На его широком задубелом лице такая простодушная детская тревога, что доктор, не совладав с собой, наклоняет голову и хихикает куда-то в воротник; очки падают с носа прямехонько в карман. Все острые заулыбались и даже кое-кто из хроников.
– Чрезмерно усердствую – а вы, док, никогда этим не страдали?
Доктор вытирает глаза.
– Нет, мистер Макмерфи, признаюсь, никогда. Любопытно, врач в колонии сделал такую приписку: «Следует иметь в виду, что этот человек может симулировать психоз, дабы избежать тяжелой работы в колонии». – Он поднимает голову. – Что скажите, мистер Макмерфи?
– Доктор… – Макмерфи выпрямился, наморщил лоб и раскинул руки – мол, я весь перед вами, смотрите. – Похож я на нормального?
Доктор так старается сдержать смех, что не может ответить. Макмерфи круто поворачивается к старшей сестре и спрашивает то же самое:
– Похож?
Не ответив, она встает, забирает у доктора папку и кладет в корзину под часы. Садится.
– Доктор, наверно, стоит ознакомить мистера Макмерфи с порядком ведения наших собраний.
– Сестра, – вмешивается Макмерфи, – говорил я вам про моего дядю Халлахана, как женщина коверкала его фамилию?
Она смотрит на него долго и без обычной улыбки. Она умеет превратить улыбку в любое выражение, какое ей нужно для разговора с человеком, но от этого ничего не меняется – выражение все равно такое же механическое, специально сделанное для определенной цели. Наконец она говорит:
– Прошу извинить меня, Мак-мер-фи. – И поворачивается к доктору. – Да, если бы вы объяснили…
Доктор складывает руки и откидывается на спинку.
– Что ж. Коль скоро об этом заговорили, я, пожалуй, должен объяснить теорию нашей терапевтической общины. Хотя обычно приберегаю ее к концу. Да. Отличная мысль, мисс Гнусен, превосходная мысль.
– И теорию, разумеется, но я имела в виду правило: во время собрания пациенты должны сидеть.
– Да.
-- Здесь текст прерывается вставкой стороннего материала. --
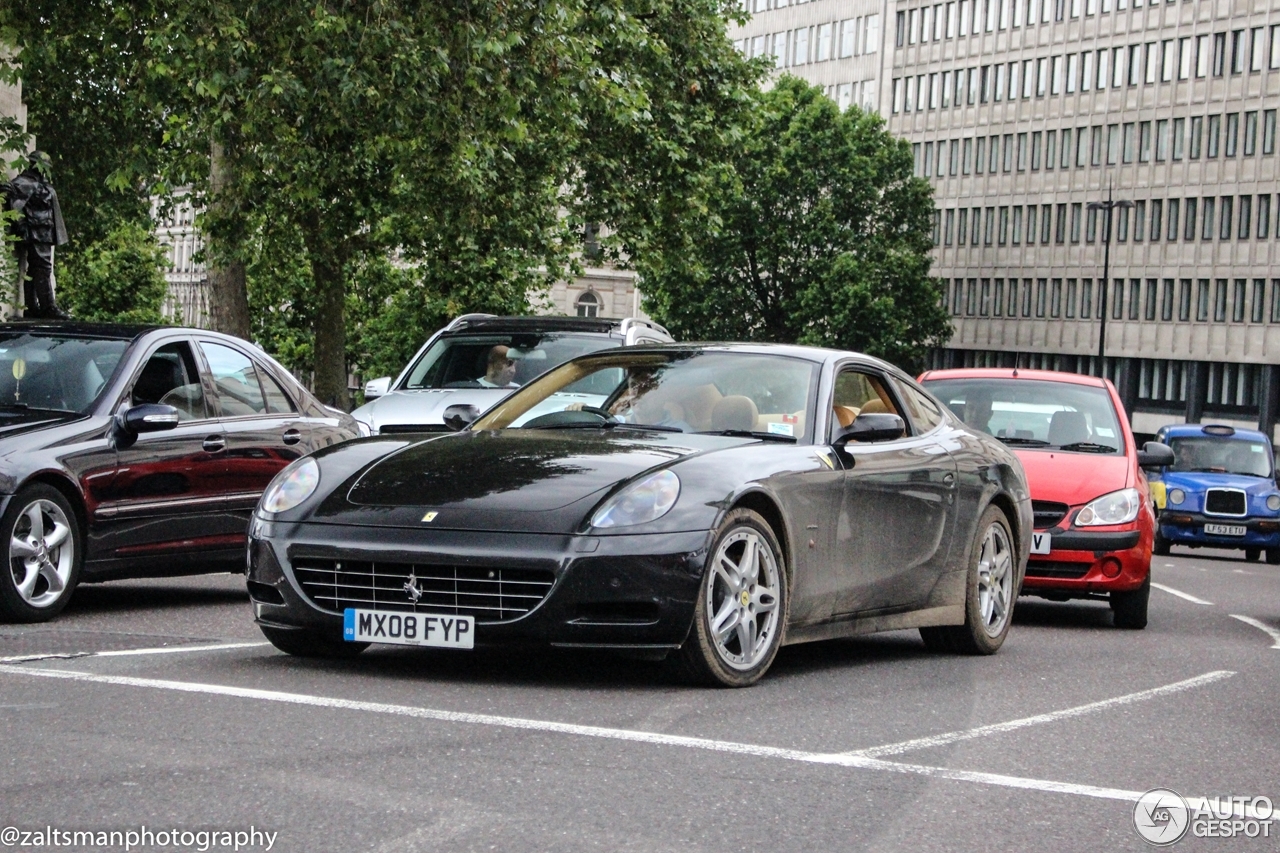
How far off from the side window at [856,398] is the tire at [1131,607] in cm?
433

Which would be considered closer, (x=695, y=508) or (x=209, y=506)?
(x=695, y=508)

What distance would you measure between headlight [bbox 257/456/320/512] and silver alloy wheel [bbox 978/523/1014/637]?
145 inches

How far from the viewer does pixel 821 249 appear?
84.4 meters

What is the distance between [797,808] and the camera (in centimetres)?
581

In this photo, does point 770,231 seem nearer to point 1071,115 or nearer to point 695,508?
point 1071,115

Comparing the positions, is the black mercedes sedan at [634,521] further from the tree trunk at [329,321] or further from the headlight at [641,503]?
the tree trunk at [329,321]

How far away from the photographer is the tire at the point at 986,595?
35.1 feet

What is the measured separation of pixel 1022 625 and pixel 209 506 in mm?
5306

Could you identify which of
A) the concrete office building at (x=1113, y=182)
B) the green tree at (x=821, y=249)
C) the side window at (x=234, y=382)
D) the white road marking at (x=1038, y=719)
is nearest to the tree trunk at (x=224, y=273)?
the side window at (x=234, y=382)

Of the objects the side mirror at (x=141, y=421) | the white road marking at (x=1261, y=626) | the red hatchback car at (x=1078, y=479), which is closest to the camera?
the side mirror at (x=141, y=421)

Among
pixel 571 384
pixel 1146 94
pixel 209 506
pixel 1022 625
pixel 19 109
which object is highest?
pixel 1146 94

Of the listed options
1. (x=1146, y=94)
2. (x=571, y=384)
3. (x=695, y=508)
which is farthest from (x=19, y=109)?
(x=1146, y=94)

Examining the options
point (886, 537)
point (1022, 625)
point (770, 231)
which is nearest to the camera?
point (886, 537)

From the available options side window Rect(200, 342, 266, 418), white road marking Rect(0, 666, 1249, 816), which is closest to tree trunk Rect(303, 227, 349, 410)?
side window Rect(200, 342, 266, 418)
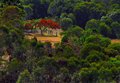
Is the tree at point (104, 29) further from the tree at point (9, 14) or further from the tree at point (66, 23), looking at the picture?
the tree at point (9, 14)

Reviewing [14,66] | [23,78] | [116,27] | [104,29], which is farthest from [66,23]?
[23,78]

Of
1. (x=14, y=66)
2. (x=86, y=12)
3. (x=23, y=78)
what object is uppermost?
(x=86, y=12)

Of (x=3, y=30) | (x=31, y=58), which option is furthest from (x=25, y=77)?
(x=3, y=30)

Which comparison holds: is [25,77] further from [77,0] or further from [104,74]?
[77,0]

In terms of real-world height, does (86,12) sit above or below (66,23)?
above

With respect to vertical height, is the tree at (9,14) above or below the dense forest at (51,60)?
above

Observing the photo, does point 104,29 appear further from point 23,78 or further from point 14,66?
point 23,78

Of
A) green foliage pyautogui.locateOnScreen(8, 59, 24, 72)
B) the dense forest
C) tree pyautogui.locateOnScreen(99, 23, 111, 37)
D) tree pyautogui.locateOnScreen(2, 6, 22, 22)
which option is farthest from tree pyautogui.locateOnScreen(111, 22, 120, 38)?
green foliage pyautogui.locateOnScreen(8, 59, 24, 72)

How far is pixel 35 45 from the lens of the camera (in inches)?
930

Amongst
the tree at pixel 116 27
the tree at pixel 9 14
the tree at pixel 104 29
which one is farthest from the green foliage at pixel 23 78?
the tree at pixel 116 27

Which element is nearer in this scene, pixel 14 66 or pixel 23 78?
pixel 23 78

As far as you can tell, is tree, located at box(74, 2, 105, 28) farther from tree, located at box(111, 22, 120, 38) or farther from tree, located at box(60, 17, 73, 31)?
tree, located at box(111, 22, 120, 38)

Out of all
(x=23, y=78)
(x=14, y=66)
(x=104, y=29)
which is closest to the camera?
(x=23, y=78)

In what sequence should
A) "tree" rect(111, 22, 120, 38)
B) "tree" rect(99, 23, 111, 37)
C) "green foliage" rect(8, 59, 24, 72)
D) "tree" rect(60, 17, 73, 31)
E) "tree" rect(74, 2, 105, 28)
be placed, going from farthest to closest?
"tree" rect(74, 2, 105, 28)
"tree" rect(60, 17, 73, 31)
"tree" rect(111, 22, 120, 38)
"tree" rect(99, 23, 111, 37)
"green foliage" rect(8, 59, 24, 72)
Конечно. А потом я объясню теорию. Мистер Макмерфи, одно из первых условий: во время собрания пациенты должны сидеть. Иначе, понимаете ли, мы не сможем поддерживать порядок.
– Понял. Я встал только показать это место в моем деле. – Он отходит к своему креслу, опять с наслаждением потягивается, зевает, садится и устраивается поудобнее, как собака. Наконец умостился и выжидательно смотрит на доктора.
– Итак, теория… – Начинает доктор с глубоким довольным вздохом.
– На … Жену, – говорит Ракли.
Макмерфи приставляет ладонь ко рту и скрипучим шепотом спрашивает его через всю комнату:
– Чью жену?
А Мартини вздергивает голову и таращит глаза.
– Да, – говорит он, – чью жену? А-а. Ее. А-а, вижу ее. Да!
– Дорого бы я дал, чтобы иметь его глаза, – говорит Макмерфи и больше ничего не говорит до конца собрания. Только сидит, смотрит, слушает, не упуская ни единой мелочи, ни единого слова.